*** DATA LISTING ***

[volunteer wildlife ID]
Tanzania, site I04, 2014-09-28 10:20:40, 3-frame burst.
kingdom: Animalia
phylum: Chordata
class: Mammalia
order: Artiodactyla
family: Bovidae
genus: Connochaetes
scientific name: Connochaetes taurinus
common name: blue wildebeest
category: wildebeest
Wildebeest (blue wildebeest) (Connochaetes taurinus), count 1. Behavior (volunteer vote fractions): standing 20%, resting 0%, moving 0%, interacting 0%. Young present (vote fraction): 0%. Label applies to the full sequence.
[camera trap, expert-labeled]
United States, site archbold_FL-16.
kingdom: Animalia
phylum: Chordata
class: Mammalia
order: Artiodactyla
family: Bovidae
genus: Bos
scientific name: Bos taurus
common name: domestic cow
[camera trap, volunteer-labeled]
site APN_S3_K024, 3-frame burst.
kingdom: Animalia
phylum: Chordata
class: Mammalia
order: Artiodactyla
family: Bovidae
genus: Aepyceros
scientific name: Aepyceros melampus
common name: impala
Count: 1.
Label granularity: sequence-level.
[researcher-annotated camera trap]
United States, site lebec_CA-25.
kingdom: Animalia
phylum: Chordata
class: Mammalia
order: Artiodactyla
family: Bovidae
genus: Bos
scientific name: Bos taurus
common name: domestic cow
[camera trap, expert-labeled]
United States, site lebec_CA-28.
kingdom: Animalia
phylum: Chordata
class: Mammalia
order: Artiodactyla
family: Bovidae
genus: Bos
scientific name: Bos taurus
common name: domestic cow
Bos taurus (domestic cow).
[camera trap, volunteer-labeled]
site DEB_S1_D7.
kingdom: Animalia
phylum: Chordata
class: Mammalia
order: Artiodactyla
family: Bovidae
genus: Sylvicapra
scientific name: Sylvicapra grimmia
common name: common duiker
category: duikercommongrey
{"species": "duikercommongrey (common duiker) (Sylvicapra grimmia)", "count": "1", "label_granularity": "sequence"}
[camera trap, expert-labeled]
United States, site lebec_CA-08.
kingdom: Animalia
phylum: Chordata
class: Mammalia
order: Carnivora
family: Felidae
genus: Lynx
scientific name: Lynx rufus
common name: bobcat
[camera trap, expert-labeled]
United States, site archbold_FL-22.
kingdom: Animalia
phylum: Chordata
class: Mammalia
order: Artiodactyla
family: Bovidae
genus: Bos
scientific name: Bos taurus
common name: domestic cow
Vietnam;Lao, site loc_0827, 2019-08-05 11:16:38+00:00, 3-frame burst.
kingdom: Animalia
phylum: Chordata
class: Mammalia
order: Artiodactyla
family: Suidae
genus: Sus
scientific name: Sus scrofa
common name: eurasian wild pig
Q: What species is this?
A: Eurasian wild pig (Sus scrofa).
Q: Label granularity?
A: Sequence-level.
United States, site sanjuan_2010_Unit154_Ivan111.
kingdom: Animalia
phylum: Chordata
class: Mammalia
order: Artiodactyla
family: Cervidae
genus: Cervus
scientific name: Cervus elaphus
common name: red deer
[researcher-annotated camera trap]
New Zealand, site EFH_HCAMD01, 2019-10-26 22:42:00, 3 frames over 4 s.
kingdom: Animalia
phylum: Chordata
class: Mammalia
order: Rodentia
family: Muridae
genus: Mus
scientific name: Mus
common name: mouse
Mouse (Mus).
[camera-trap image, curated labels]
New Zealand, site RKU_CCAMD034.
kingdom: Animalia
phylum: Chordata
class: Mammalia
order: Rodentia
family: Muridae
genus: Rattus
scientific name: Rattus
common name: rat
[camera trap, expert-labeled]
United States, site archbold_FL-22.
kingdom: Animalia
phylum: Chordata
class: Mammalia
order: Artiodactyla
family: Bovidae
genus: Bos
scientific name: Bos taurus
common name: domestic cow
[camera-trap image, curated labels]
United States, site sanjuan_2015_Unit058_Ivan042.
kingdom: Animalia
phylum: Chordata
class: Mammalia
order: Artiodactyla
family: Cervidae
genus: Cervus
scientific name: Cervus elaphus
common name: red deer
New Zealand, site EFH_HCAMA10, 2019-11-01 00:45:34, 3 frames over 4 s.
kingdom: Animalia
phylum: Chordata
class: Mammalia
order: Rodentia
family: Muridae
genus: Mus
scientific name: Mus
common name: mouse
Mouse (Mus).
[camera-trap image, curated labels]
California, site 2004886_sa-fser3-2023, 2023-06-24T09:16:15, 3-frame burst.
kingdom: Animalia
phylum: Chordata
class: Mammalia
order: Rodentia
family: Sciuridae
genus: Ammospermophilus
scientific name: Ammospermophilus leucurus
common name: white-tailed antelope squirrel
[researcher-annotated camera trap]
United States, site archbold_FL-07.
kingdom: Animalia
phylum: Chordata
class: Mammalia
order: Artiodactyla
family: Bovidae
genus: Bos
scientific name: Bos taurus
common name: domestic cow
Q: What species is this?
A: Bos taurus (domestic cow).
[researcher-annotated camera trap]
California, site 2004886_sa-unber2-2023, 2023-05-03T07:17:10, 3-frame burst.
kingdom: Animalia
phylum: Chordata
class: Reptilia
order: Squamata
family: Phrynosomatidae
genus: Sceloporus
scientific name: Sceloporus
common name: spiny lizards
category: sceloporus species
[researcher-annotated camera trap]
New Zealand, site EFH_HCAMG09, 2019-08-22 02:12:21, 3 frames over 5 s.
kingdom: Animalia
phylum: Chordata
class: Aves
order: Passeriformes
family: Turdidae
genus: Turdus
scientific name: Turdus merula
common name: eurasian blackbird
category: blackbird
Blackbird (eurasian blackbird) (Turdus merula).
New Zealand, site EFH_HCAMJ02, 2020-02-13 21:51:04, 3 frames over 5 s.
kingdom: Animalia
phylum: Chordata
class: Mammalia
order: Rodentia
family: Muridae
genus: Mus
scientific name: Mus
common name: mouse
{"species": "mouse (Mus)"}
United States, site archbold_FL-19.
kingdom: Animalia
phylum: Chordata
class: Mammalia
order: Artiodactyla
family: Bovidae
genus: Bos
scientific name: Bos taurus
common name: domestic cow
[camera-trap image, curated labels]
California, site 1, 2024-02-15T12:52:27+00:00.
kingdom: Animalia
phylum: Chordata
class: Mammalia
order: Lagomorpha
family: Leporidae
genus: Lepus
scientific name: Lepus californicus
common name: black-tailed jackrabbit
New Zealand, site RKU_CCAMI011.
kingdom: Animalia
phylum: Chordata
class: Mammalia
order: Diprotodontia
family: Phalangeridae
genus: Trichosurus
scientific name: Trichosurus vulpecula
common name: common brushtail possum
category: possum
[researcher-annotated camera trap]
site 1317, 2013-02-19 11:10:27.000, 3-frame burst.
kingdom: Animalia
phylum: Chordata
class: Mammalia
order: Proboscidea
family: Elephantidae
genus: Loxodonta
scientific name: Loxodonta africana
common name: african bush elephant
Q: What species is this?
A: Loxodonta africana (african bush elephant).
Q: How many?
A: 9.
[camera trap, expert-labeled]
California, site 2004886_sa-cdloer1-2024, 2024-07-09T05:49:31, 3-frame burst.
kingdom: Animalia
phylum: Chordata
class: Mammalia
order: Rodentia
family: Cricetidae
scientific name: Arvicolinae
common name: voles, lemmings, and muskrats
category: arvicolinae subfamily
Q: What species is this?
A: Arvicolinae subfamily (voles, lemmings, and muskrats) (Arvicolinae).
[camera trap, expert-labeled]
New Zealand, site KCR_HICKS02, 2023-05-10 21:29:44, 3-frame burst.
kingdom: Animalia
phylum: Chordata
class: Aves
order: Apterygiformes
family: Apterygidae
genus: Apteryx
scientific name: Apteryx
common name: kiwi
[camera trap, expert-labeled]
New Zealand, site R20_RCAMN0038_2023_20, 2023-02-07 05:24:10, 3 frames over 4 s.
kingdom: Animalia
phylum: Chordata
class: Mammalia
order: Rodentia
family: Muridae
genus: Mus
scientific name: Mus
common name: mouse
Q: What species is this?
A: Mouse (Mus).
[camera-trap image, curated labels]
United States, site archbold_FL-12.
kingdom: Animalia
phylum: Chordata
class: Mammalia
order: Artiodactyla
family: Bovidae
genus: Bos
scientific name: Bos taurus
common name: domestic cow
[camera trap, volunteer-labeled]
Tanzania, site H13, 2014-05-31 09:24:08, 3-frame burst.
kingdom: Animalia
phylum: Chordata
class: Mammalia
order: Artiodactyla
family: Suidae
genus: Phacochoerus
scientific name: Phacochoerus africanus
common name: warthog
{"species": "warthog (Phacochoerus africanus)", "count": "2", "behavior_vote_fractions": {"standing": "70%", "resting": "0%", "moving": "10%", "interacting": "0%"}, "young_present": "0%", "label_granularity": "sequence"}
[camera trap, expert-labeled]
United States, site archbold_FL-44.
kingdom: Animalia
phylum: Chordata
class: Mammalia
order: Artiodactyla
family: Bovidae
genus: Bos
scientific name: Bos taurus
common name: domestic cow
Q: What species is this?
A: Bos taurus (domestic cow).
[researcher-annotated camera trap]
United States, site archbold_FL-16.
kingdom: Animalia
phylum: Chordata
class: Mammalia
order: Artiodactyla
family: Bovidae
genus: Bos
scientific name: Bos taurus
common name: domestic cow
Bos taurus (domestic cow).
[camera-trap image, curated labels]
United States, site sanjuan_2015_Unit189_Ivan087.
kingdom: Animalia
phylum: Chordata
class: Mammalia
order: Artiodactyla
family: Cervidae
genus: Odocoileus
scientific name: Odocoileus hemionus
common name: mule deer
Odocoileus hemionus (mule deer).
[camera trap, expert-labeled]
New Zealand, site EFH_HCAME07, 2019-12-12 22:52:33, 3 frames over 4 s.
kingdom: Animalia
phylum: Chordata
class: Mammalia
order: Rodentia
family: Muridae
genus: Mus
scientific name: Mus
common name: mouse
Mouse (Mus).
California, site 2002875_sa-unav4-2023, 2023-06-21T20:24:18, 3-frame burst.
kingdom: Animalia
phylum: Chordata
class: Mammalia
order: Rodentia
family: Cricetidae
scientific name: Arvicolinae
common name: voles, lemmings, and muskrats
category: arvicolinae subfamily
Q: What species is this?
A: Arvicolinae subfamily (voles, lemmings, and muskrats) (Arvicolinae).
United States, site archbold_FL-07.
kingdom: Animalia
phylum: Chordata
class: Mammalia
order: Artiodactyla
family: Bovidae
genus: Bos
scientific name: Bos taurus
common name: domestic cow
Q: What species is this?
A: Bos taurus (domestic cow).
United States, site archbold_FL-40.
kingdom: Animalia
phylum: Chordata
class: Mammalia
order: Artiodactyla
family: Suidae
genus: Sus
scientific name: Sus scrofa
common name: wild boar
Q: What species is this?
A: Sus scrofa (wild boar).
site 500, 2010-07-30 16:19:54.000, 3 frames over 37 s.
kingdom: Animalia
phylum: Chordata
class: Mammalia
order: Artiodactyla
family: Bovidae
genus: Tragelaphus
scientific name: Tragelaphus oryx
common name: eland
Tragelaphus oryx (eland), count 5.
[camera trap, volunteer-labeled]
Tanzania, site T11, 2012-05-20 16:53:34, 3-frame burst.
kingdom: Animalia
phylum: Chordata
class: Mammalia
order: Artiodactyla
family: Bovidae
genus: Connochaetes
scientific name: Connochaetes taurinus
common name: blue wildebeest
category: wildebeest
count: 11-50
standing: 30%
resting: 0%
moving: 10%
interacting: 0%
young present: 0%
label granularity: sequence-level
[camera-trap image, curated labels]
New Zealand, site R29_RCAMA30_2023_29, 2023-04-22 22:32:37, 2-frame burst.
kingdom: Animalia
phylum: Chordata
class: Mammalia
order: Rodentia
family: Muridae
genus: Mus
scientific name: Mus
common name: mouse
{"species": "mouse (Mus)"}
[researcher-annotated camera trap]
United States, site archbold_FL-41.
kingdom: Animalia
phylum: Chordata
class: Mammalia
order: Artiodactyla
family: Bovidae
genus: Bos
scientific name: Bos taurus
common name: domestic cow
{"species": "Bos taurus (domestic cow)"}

*** End of DATA LISTING ***

WHAT THIS TASK INVOLVES ▸ Please return all lines in the material above that include the word "Phacochoerus".

ANSWER SECTION ▸
genus: Phacochoerus
scientific name: Phacochoerus africanus
{"species": "warthog (Phacochoerus africanus)", "count": "2", "behavior_vote_fractions": {"standing": "70%", "resting": "0%", "moving": "10%", "interacting": "0%"}, "young_present": "0%", "label_granularity": "sequence"}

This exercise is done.